Young Jean Lee is a big tease. In the first few minutes of her new play, “Songs of the Dragons Flying to Heaven,” the Brooklyn-based playwright leaves the audience in the dark, literally, as the sound from an unseen video begins. Seated in the pitch-black theater, it takes a few seconds to realize that Young Jean is about to be slapped on her face, because she and her slapper are giggling about just how hard he’s going to hit her. She tells him to start with the softest slap possible—a one on a 10-scale system of slapping. Then we hear a #5-sounding slap. “Whoa!” Young Jean laughs. “That’s pretty hard for a one!” But they continue — Slap, Slap, Slap — as the director offers her chilling comments like: “Better,” and “Chin up, debutante!” It’s awfully funny (emphasis on the word awful) until we hear her sniffling — Sniff, Sniff, Sniff — and suddenly this whole exchange turns disturbing. Young Jean is obviously playing with us, but because but she teases us so well, and so surprisingly throughout this unsentimental, hysterical mash-up of a confessional, Korean-American identity play, the audience is willing — dying to be played.

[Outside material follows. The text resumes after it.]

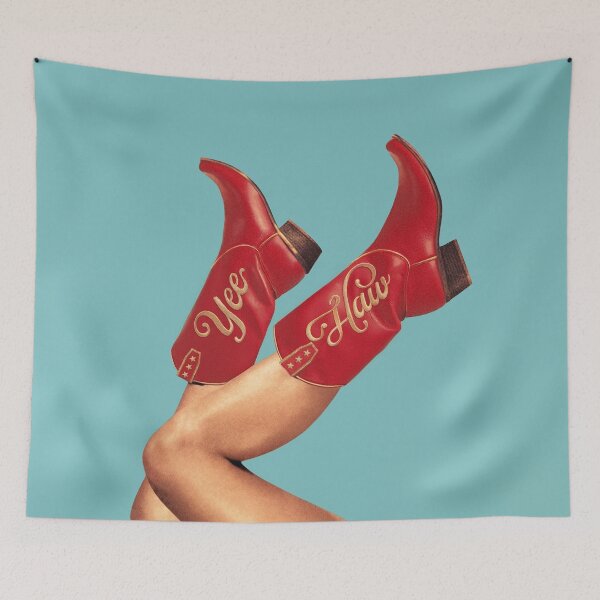 Item preview, These Boots - Yee haw Cherry Red designed and sold by Vertigo Artography.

She’s pushed our buttons before: In “Pullman, WA,” for instance, which premiered at P.S. 122 last year, she set out to annoy the audience, shining a bright light on them and having her characters deliver much-too-long monologues to their faces. At HERE, she shines a light on her own half-baked platitudes about being half-Korean, using Becky Yamamoto ­as her mouthpiece. Playing the title “Korean-American” role in the script, Yamamoto appears on stage looking utterly hip and American in a hot pink jersey, blue jeans, and checkered Vans, and begins a riotous, off-color monologue. “Have you ever noticed how most Asian-Americans are slightly brain-damaged from having grown up with Asian parents?” she asks, and that’s just the start of it.

Yamamoto veers from one epithet to another, before turning her half-cocked critique of Asians onto white Americans. “We can take the word racism and hurl it at people and demolish them and there’s nothing you can do to stop us "We will crush you!” she promises. Then she invites three traditionally dressed Korean women to the blond-wood stage. Meant to suggest the interior of a Korean-Buddhist temple, it serves as the site of a million sacrileges.

The chorus of women, Jun Sky Kim, Haerry Kim and Jennifer Lim, are both hyperbolically and generically Asian (in the script, they’re noted simply as Korean 1, Korean 2 and Korean 3). Their colorful dresses and their florid non-sequiturs (“Soon it will be time for the festival of the falling flowers!”) seem like relics from some far-off dynasty. And through their horrid tales about being raped, and deliriously funny antics (one mimes her own death by a chopstick to the eye) Lee seems to suggest that self-mutilation, sexual violence, and low self-esteem is a legacy Korean women share­. Together they are the Harpo to Yamamoto’s wisecracking Groucho character, grimacing when she curses, shaking their heads “no” when she professes to hate white people, beating her up when she is disrespectful toward Koreans. But when two white Americans enter the play, Yamamoto puts her self-hating minority act on pause, and the play descends into near absurdity.

The white couple, played by Brian Bickerstaff (White Person 1) and Juliana Francis (White Person 2), are seemingly out of place in this twisted minority report, but they are the perfect counterpoint to Lee’s provocative identity play. The one time these milquetoast types ponder their “ethnicity,” it’s for a brief few seconds when White Person 1 names all the great things in the world that are white, like snow, marshmallows, and paper. The only thing that truly concerns these two is the status of their relationship, a topic so engrossing to them, and one they dissect so thoroughly, they make Larry David seem easygoing. (“When I say that you have sub-par intelligence,” the girl says to her boyfriend, “I don’t mean that you’re stupid. I don’t mean that at all. What I mean is that you are just right on the borderline of being smart enough for me.”)

From start to finish, Lee pokes fun — at herself, at Koreans, at white Americans — in a pointed way that never ever feels like a lecture, even when the chorus of Korean women and Yamamoto directly address the audience, in unison, on behalf of Young Jean Lee. Together they confess all her sins and rationales for the play and then admit, in the same breath, that if enough white people complain that this particular section is offensive, Lee will take it out. I find it hard to believe she’ll hear a peep: there is just too much in “Songs” to praise.